The Guardian Council in Iran passed legislation that allows the suspension of UN inspections of nuclear sites and the raising of the level of uranium enrichment.
The legislation requires the government to resume uranium enrichment to 20% – a rate much higher than the 3.67% agreed upon under the 2015 nuclear deal – if sanctions on Iran are not eased within two months.
Earlier, Iranian President Hassan Rouhani expressed his opposition to this legislation.
This development comes after the assassination of the prominent Iranian nuclear scientist Mohsen Fakhrizadeh in a mysterious attack on a road outside the capital, Tehran, on Friday.
Iran holds Israel responsible for the attack, and Israel has not publicly commented on its alleged involvement in the operation.
Fakhrizadeh played a key role in Iran’s nuclear program, but the government insists that its nuclear activities are completely peaceful.
Iran has faced harsh Western sanctions aimed at preventing it from developing nuclear weapons.
What does the new Iranian law mean?
Under the law, which was approved by Iran’s Guardian Council, Tehran will give two months to European signatories to the 2015 nuclear deal to work to ease sanctions imposed on Iran’s oil and money sectors after the United States abandoned the deal in 2018.

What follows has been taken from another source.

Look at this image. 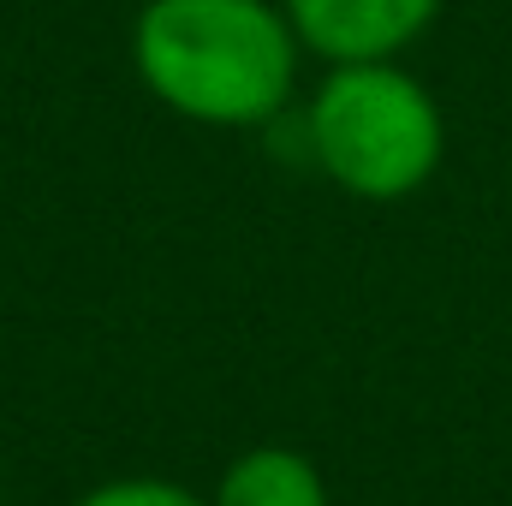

In the event that sanctions are not eased by the deadline, the government will increase uranium enrichment to 20% and install sophisticated centrifuges used to enrich uranium at its nuclear facilities in Natanz and Fordo.
It will also prevent UN inspectors from accessing these sites.
On Wednesday, Iran’s Fars News Agency reported that the Speaker of Parliament today asked, in an official letter from the president, to implement the new law.
Before the law was passed, President Rouhani said his government did not approve of legislation which he described as “harmful to diplomacy.”
US President Donald Trump withdrew from the 2015 nuclear deal in May 2018 and re-imposed tough economic sanctions on Tehran.
President-elect Joe Biden said he would bring the United States back into the agreement – negotiated under Barack Obama – and lift sanctions if Tehran returned to “strict compliance with the nuclear deal.”
Iran violated its uranium enrichment level in July 2019, but the enrichment level has remained stable at 4.5% since then.
Low-enriched uranium – which typically has a concentration of uranium-235 of 3 -5% – can be used to produce fuel for power plants. The uranium used in the manufacture of weapons is enriched to 90% or more.
Suspicions that Iran was using its nuclear program as a cover to develop a nuclear bomb led the European Union, the United States and the United Nations to impose sanctions in 2010.
The 2015 deal aims to restrict the Iranian program in a verifiable manner in exchange for sanctions relief.